>>215
Obviously because they will be read/written the most and thus deserve to be in registers, at least for the duration of that loop. It should also be obvious what a loop is, it's whatever corresponds to a loop in the source language. A loop within a loop is also similarly self-explanatory. The representation doesn't matter.
It sounds like you are operating on the source language directly. In the version I was thinking of, it was to take abstract assembly that uses an unbounded amount of variables, and then output the same assembly but using as few variables as possible. When operating at the assembly level, loop constructs can become very complex and general. I'm not sure which approach would be better. It feels like it would be better to do it after the compiler has done its other optimizations, but I could be wrong.
This is where it seems you're still stuck with "the old way": a variable does not ever need to be at a "permanent memory address". There doesn't even need to be any correlation between how variables are defined and used in the source and the output, as long as they are semantically equivalent. Think of a variable as just a label for a "flow" of data between two or more operations. That flow might not exist if the operations that it connects aren't important to the final result of the function.

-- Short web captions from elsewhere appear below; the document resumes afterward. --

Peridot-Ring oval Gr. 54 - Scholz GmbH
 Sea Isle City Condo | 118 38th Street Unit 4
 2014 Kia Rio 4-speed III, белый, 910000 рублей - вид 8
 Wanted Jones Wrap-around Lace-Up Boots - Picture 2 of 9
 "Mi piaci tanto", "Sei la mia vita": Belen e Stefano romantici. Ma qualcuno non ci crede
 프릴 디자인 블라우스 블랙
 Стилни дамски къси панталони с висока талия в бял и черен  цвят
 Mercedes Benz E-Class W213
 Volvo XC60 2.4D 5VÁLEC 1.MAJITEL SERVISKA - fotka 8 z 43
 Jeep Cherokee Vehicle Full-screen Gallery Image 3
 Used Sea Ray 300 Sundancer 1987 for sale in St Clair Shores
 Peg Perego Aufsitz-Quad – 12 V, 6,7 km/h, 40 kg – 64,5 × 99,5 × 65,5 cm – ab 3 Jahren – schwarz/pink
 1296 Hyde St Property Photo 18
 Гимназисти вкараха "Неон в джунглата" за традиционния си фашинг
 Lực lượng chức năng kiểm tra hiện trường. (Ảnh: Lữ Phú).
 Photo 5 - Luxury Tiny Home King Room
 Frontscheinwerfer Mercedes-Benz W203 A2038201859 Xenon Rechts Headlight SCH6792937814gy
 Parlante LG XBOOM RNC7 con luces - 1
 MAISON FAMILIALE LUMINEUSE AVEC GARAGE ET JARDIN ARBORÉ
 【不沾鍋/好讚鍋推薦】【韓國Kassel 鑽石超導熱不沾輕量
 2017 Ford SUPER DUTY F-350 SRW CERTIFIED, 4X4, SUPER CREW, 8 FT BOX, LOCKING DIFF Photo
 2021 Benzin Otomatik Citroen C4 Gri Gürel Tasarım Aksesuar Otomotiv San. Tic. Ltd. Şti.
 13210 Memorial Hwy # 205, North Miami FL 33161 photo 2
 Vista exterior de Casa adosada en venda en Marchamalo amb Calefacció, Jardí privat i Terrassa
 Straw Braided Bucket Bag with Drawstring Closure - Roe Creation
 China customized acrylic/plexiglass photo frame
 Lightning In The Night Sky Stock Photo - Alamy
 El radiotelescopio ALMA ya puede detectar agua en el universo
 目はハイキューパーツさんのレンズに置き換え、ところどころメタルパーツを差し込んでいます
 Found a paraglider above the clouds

Well that's interesting. Is there an advantage to allocating a single variable in multiple locations? Each location is essentially a variable. So this could be modeled as variable assignment. I could see this getting very interesting if each storage location had a different cost of access. But assuming each register is equally cheap to read and write to, all you have to worry about is swapping values in and out of memory and the behavior of the special purpose registers, in which case, you might not need to go there.
That's what academics think. The real world says otherwise.
The real world is satisfied with crap.
But multiple registers OR memory addresses may be allocated to one "variable" too.
I'm not sure if there is an advantage in doing that. The algorithm would be creating a new variable that is equivalent to another previously defined one. If the goal is to create an equivalent program using the fewest amount of variables, and hence, needing the fewest amount of storage locations, then creating new variables doesn't seem like a good idea. But if the goal is to increase performance, then maybe it's possible in some circumstances to use more storage locations. At that point you'd need to work with a model closely related to the processor. It wouldn't be enough to just assume that using the minimum amount of storage locations will give you the most speed, although you'd think that would be true if there was no spillage as a result.
That's exactly the point I'm making: it's too general.
Whether or not graph coloring is too general for register allocation depends the class of graphs created in the construction of the variable interference graph. If it can form an arbitrary graph, then optimal register allocation is just as hard as graph coloring. But if the class of graphs is actually more limited, then it can be possible to use a special purpose graph coloring algorithm that takes advantage of properties present in the restricted class of graphs.
According to the RA article on Wikipedia this is possible with SSA, and there's nothing about anything being NP-complete on its page. Unfortunately they're both full of academic verbiage so it's difficult to determine what they're really talking about.
Good news! In the version I am working with, I am getting lines in the assembly where each variable must be holding its current value. If in a single line there are multiple variables that must hold their values, then these variables cannot be allocated in the same place. This yields a set of cliques. Now finding a clique in a graph is NP Complete, and the encoding we get for the variable interference graph is all of its cliques. So if it is possible to optimally color a graph using knowledge of what all its cliques are, then that could be used to optimally color the variable interference graph. I got something working for one example, but once I apply it to general graphs I get lost. Maybe there's a structure to the variable interference graph that I'm unknowingly taking advantage of.
Another two examples of why more "targeted" algorithms can work better: instructions that require operands in particular registers, and those that prefer particular registers. With traditional graph colouring, you can force allocation of a certain register, but there's no way to specify a preference.
The problem becomes much more complex, but you can use utility functions to rank the optimality of a coloring. But this requires a calculation of a utility function.
An Asm programmer can think "there's a divide coming up: let's arrange things so that its input will be in the right registers when the time comes" and override that choice with something more important when necessary. Traditional RA algorithms can't do that.
They can understand that the registers used by the divide instruction must be used to store the variables resulting from the division. This can be represented by allocating variables for the result of the division and forcing their colors to represent the registers they are put in by the instruction.
tl;dr: Register allocation is one area where compilers could improve significantly, but due to a reluctance to challenge existing norms, has not. It's only recently that stuff like linear-scan (closer to what someone with common sense, but not exposure to previous biases, would come up with) and SSA started getting visibility. These basics should've been where we started.
Indeed. But that makes it more exciting doesn't it? The late start makes it more likely that you might discover something new.
To whoever started the insistence that register allocation is as general a problem as graph colouring and propagated it: FUCK YOU.
so sorry! But really graph coloring is just solving the same problem in a more abstract setting. If you want to build more restrictions from the platform into the algorithm, just add more information to your definition of the graph to reflect the extra restrictions. These additions are usually small, and the advantage of using graphs is that all research and developments that have gone into graph algorithms will be easy for you to leverage. But there is the problem of graphs being such general objects. It could be that your domain is much less general than graph coloring. In which case it may be more useful to operate within the domain itself and never create a graph.